The record would suggest that the reason Edwards did not ask for a lawyer at his trial is that he saw some advantage in being his own lawyer. By being lawyer-client in one, he could testify in the guise of asking questions, which he did. Nor was his performance as his own counsel a blundering job. While it cannot be said that he performed as an amateur Clarence Darrow, neither can it be said that he was wholly ignorant of the manner of putting questions so as to elicit answers which he assumed would be helpful to his case.

Harry Edwards has had his day in court. His crime was a vicious one. In broad daylight he walked up to his victim with a pistol in his hand and said: “Okay, bud, get in if you don’t want to get your brains blowed out you will do just as I tell you.”

He thrust the pistol into his victim’s ribs and compelled him to drive to an abandoned shack where, assisted by a confederate, he threw him into a dark room, tied and gagged him, and made off with the victim’s car after taking all his money, a total of $4500.
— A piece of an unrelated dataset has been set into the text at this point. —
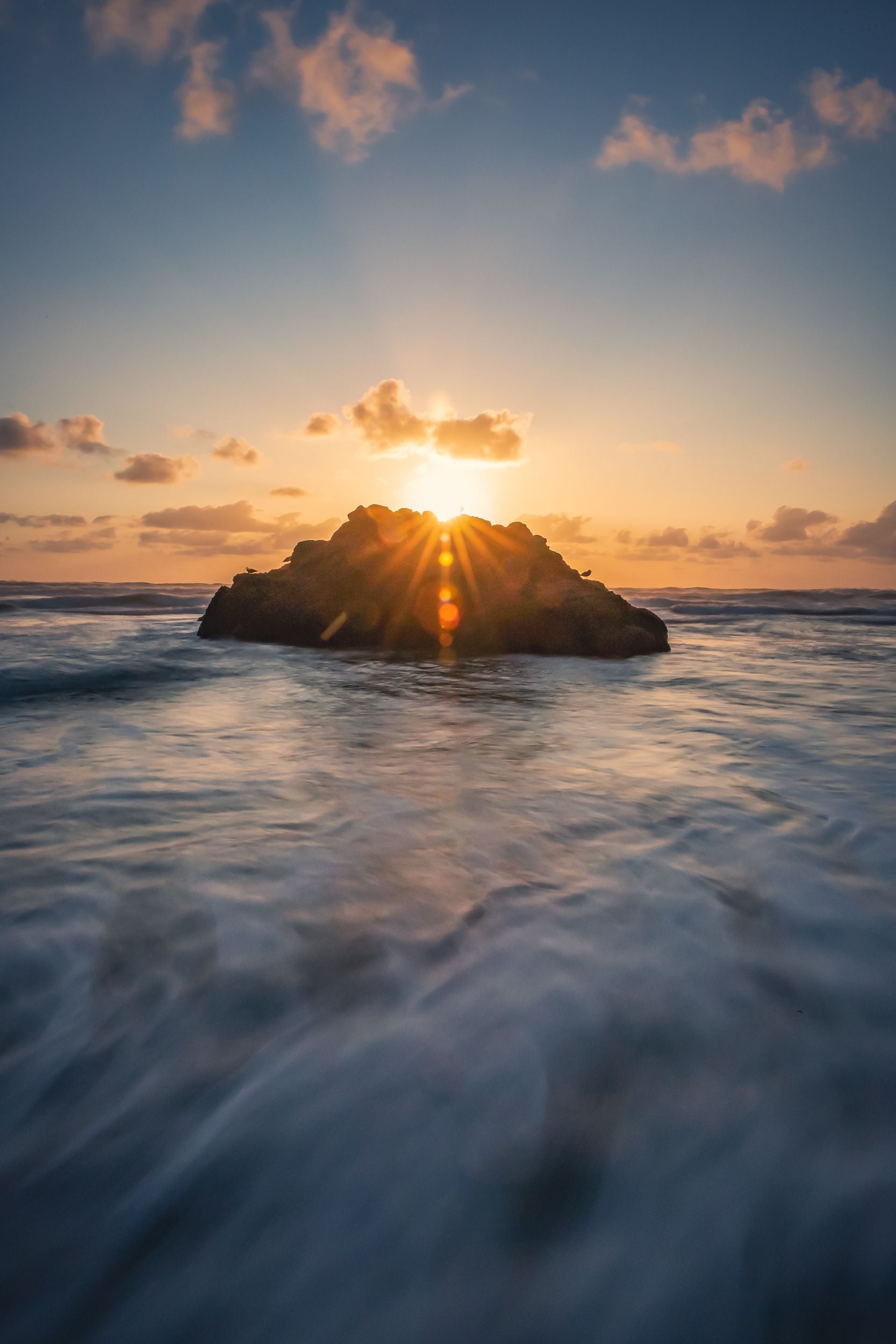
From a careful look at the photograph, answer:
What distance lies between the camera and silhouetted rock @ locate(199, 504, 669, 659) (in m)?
9.80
Edwards’ petition for a writ of habeas corpus is a crude attempt to deceive the Court through the utterance of blatantly patent falsehoods. It is the spirit of *197our law, and it should never be otherwise, that even a criminal of the basest dye, has the right to bring such an action as was initiated in this case because to limit its use could someday prejudice the rights of a defendant whose petition has merit in form or substance. The appellant’s has neither — in abundance.

Judgment of the Superior Court affirmed.